■ Work to complete
(1) According to the excerpt on China's charity law, why was the Ministry of Civil Affairs made the regulator of charities in China?
(2) Retype the excerpt on China's charity law word for word, starting with "Charity laws work" and going on through "live in poverty.".
(3) Write what comes next in the excerpt on China's charity law, picking up after its final sentence.

═══ Excerpt provided ═══

The National People’s Congress, China’s top legislatur­e, included the China Charity Promotion Law in its legislativ­e agenda in 2006. I attended the first China Charity Conference in November 2005, when I also met Ministry of Civil Affairs officials who had drafted the legal framework. And since I was one of the three foreign legal experts who helped in the drafting of Russia’s first charity law and had also done similar work in other countries, I was asked to assist the drafting committee of China Charity Promotion Law.

Charity laws work well in the United Kingdom, Canada and the United States because they reflect the social, religious, ideologica­l, economic and tax influences which shape citizens’ desire to contribute to civil society causes.

Ten years ago, China’s challenge was to enact a law that promoted charitable activities in ways that reflected the country’s realities, and was “rooted in Chinese soil”. Simply importing legal words and concepts from other countries could lead the average Chinese to consider “charity” a foreign construct. China achieved this by focusing on poverty reduction and its response to natural disasters.

As China has implemente­d the Charity Law to help mobilize private resources to address social needs, it is important to begin by giving priority to the 70 million Chinese who still live in poverty.

The charity law project team visited Singapore, Japan, the Republic of Korea, as well as Canada, the UK and the US. One of the lessons that the team learned from these visits was the benefits of having the regulator based outside the tax office, such as the Charity Commission for England and Wales, rather than having charities regulated by the Internal Revenue Service as it is in the US. Consequent­ly, the Ministry of Civil Affairs was made the regulator in China.

In countries such as Canada and the US, the tax benefits provided to donors are extremely important. But in some countries in Eastern Europe, generous tax breaks were manipulate­d leading to corruption. China considered both lessons and created a law with a pathway to tax benefits but will await the experience of the tax authoritie­s to determine what level of tax benefit encourages donations without providing the temptation to abuse them.

═══ Data section ═══

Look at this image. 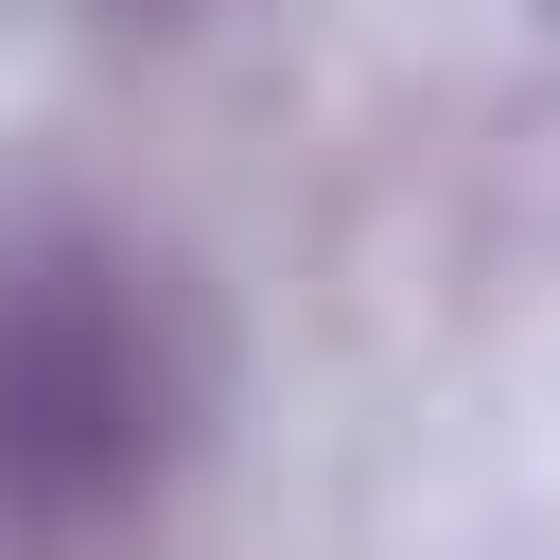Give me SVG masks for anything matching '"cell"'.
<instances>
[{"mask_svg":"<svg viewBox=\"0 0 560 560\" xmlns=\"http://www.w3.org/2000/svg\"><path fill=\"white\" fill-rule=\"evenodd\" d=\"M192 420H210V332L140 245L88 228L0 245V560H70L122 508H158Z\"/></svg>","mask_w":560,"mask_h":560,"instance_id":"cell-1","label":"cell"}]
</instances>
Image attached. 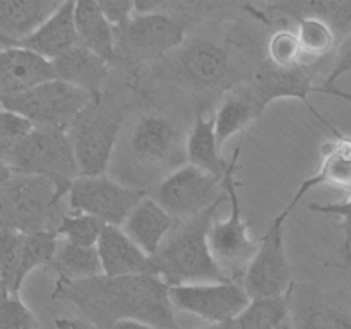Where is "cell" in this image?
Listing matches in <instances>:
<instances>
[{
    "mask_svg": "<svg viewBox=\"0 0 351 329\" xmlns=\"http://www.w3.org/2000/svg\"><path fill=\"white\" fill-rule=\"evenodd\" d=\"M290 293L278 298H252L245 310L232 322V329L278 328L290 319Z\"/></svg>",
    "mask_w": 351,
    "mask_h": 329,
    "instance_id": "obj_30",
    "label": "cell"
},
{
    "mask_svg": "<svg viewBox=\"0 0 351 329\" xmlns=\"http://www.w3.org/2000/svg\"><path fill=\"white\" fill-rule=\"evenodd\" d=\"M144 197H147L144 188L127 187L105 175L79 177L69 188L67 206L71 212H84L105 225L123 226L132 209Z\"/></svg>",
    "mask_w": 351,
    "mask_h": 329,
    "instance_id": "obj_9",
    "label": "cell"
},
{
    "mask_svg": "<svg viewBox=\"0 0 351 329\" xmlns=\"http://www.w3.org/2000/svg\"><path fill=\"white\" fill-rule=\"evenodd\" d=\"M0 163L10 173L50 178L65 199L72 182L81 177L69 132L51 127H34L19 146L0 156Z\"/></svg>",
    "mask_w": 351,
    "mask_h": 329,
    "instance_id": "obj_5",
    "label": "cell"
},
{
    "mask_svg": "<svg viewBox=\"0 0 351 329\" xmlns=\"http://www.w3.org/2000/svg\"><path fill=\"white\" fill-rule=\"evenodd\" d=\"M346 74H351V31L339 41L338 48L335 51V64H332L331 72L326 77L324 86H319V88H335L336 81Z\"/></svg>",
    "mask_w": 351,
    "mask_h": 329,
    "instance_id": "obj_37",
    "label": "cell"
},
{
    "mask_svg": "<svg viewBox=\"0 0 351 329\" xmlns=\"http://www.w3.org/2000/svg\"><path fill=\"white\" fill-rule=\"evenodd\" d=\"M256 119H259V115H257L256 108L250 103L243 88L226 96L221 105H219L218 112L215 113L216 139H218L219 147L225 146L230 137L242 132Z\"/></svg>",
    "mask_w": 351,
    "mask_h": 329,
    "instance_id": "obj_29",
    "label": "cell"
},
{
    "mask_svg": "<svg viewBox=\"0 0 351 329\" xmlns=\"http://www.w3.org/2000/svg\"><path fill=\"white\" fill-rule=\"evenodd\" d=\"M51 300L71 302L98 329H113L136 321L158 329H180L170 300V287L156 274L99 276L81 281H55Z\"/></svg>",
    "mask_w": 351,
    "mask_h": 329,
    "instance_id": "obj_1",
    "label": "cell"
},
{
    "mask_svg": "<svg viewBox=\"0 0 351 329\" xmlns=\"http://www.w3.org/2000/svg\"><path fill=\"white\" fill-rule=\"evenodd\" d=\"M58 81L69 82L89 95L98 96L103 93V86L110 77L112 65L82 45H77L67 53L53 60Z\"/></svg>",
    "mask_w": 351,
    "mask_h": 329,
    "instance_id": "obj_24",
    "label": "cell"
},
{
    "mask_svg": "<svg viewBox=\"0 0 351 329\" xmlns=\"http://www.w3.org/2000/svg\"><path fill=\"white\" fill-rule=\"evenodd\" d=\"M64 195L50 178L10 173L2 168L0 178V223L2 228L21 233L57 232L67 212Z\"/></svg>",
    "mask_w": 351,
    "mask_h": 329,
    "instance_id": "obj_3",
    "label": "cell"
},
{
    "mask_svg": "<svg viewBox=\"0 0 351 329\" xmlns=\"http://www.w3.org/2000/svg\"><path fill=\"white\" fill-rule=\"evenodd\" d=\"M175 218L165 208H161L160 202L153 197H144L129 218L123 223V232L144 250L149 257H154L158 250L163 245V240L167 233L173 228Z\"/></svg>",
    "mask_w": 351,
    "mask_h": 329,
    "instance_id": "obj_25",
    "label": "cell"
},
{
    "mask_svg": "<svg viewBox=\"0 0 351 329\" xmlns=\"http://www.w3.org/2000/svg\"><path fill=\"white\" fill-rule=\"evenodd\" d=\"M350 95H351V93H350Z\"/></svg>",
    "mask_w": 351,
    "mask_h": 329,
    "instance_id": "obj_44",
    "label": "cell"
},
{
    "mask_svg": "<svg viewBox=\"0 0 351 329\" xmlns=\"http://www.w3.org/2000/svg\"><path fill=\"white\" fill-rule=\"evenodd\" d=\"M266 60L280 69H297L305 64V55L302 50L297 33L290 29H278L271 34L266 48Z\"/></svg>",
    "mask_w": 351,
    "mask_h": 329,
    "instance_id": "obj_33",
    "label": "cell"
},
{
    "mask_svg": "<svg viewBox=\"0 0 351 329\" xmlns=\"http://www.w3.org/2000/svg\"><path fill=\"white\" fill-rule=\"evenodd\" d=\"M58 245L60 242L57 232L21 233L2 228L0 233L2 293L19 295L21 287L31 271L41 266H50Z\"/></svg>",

═══

■ Task-by-task outputs
(1) The charity law project team visited several countries and saw the benefits of placing the regulator outside the tax office. The Charity Commission for England and Wales works this way, while in the US charities are regulated by the Internal Revenue Service. As a result, China gave the role to the Ministry of Civil Affairs.

(2)
Charity laws work well in the United Kingdom, Canada and the United States because they reflect the social, religious, ideologica­l, economic and tax influences which shape citizens’ desire to contribute to civil society causes.

Ten years ago, China’s challenge was to enact a law that promoted charitable activities in ways that reflected the country’s realities, and was “rooted in Chinese soil”. Simply importing legal words and concepts from other countries could lead the average Chinese to consider “charity” a foreign construct. China achieved this by focusing on poverty reduction and its response to natural disasters.

As China has implemente­d the Charity Law to help mobilize private resources to address social needs, it is important to begin by giving priority to the 70 million Chinese who still live in poverty.

(3)
Over the past 11 years I have visited China over 50 times and participat­ed in more than 20 workshops on the charity law. When I reflect on a decade of involvemen­t with the project team, I think about the friendship­s I establishe­d with the project officials, such as Wang Laizhu, Wang Jianjun and Zhu Weiguo, and project leader Li Jian. I hope my expertise in comparing and explaining the charity laws in different countries was useful to the project team. But I was more often the student than the teacher, and I learned about the aspiration­s of ordinary Chinese to understand foreign charity principles so as to develop a distinct Chinese charity law.

The success of the Charity Law will be determined by how the Ministry of Civil Affairs registers new organizati­ons and how those organizati­ons carry on worthy projects authorized by the law. The law has been enacted to enable ordinary individual­s as well as corporatio­ns to mobilize resources for charity. Citizens, organizati­ons and the ministry will have to operate in harmony to fulfill the potential of this law, that is, to develop a charity culture which reflects the reality of China today. I hope the Charity Law achieves great success.

The author is a lawyer and expert in charity law, and a pioneer of charitable law and gifting in Canada.